If Mr. Conant had advocated less education in this country--fewer students in schools of all levels and kinds, or the expenditure of less money on teaching for any and all purposes--the Union might have been justified in its accusation that he has suggested "a ploughing under of human brains." But he did no such thing; and his leadership in the Harvard plan for the wider study of American History, in the establishment of the National Scholarships, and in the development of two new professional schools within the University is sufficient evidence that he is not "thinking in terms of a static society." There is nothing in President Conant's record which lends color to the imputation that he is in sympathy with any Nazi or Fascist policy whereby "an uneducated people can be submerged or exploited." On the contrary as the Union admits, Mr. Conant "has on various occasions been a spokesman for (the) liberal tradition" which "Harvard has long fostered". . .
As I read what Mr. Conant has written, not only in this Report but in other publications, he has been a consistent advocate o democratic procedures in education. He does not seem to me to favor curtailment of educational opportunity as a means toward more satisfactory personal living or more effective citizenship; but he does favor the full and impartial use of the schools as an agency of vocational selection.
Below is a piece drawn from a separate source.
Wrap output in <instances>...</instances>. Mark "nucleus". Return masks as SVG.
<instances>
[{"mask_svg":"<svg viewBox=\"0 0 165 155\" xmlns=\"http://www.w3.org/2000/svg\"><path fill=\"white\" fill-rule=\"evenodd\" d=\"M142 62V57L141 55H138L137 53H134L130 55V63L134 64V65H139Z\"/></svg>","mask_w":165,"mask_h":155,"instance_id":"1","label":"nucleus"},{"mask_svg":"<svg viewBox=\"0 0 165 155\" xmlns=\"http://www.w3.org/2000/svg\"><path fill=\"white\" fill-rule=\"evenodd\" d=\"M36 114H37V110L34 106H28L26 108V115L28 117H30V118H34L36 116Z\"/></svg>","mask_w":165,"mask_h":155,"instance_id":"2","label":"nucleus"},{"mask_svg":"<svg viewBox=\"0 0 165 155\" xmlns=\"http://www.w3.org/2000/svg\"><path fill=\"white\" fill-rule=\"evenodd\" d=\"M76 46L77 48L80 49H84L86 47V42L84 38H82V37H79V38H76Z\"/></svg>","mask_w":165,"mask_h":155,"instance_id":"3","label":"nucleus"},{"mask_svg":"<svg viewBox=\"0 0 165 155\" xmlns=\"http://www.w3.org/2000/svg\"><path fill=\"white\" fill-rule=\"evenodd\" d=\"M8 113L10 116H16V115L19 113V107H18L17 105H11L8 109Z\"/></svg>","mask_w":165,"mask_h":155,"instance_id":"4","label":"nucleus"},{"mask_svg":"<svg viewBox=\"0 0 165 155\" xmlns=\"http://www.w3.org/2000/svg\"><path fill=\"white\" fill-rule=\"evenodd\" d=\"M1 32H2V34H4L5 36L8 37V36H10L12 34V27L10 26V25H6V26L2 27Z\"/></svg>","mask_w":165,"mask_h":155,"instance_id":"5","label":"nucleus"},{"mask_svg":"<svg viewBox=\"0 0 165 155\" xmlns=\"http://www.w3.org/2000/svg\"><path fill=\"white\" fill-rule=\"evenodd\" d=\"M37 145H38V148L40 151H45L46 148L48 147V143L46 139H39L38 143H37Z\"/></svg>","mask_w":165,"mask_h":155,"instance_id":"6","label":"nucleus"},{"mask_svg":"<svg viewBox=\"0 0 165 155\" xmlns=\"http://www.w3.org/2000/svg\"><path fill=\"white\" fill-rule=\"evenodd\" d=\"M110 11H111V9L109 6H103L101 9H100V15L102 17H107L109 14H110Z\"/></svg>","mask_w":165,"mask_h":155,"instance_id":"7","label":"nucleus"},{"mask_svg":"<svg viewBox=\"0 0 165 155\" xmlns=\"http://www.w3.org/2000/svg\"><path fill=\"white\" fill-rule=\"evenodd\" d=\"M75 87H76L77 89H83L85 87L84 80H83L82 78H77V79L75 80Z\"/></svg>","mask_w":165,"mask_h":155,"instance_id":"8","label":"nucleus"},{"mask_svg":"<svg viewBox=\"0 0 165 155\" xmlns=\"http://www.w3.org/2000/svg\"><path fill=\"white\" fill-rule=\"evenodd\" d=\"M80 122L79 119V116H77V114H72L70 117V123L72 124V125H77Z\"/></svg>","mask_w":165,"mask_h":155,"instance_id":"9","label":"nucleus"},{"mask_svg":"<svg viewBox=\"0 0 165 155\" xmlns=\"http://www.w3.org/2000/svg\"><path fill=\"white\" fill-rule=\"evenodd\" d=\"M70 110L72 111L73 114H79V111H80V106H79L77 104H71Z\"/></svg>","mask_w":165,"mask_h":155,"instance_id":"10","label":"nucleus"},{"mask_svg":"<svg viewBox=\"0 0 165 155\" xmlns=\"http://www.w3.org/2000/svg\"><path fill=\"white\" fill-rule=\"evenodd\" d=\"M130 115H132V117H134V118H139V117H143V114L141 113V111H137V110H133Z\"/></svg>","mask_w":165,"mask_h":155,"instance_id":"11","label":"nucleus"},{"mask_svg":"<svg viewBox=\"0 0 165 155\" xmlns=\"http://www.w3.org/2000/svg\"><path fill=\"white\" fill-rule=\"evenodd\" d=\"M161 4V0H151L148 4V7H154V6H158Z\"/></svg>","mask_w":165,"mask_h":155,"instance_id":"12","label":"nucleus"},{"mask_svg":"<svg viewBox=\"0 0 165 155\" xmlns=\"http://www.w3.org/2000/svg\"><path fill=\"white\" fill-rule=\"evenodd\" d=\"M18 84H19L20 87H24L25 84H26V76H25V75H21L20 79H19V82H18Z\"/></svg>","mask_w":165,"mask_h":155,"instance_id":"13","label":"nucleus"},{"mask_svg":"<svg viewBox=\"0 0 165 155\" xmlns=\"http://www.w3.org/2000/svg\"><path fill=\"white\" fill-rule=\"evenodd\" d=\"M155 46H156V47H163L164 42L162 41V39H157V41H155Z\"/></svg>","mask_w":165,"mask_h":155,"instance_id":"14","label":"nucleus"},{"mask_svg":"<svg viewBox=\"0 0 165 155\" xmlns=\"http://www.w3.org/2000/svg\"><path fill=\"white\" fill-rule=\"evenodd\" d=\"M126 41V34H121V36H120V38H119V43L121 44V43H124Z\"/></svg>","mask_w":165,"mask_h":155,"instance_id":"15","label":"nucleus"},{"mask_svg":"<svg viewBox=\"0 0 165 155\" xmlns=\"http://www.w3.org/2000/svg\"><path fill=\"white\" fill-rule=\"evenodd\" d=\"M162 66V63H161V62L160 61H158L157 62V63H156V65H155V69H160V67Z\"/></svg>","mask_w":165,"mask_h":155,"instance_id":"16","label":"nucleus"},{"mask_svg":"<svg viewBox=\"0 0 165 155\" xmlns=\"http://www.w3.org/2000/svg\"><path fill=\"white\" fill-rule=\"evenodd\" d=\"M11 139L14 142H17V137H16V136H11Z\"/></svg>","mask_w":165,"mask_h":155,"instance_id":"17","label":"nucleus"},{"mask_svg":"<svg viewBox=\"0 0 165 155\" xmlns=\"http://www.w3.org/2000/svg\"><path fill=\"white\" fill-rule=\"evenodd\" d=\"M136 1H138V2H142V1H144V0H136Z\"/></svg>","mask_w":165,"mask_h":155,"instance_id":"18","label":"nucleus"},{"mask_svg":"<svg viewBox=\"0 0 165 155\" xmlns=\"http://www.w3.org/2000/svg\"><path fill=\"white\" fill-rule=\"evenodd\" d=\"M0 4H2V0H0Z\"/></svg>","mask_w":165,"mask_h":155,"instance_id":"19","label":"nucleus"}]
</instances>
He seems to me to have indicated in his statements that he favors more education in general and more varied education at all levels for the better meeting of more varied human needs.
The Union says it does not "want young people going to college only to find themselves in an economic trap--with no jobs when they graduate." That would appear to be just what Mr. Conant does not want, and what he is afraid of. The Union, however, goes on to say, "But unemployment is not the result of the education." Mr. conant might well reply that it is often the result of the wrong kind of education. Can the Union possibly suppose that its own urging ". . . that the fundamental problem be faced . . ." is met by ignoring economic need in the actual situation we must all meet? No serious student of the problem would suggest that the best contribution education can make to the betterment of our economic life is simply to educate more students for longer periods in the same way. That road leads to a lowering of standards, injustice to the individual, and a radical maladjustment of schooling to all the needs of the nation. . . . The "fundamental problem" seems to me to require the abandonment of an educational policy under which one road has remained the only open road, in the sense of being the only "respectable" road, while the economic motive has been concealed beneath sentimental pleas for equality of opportunity. . . . Yours sincerely, Henry W. Holmes '03. Dean of the Graduate School of Education.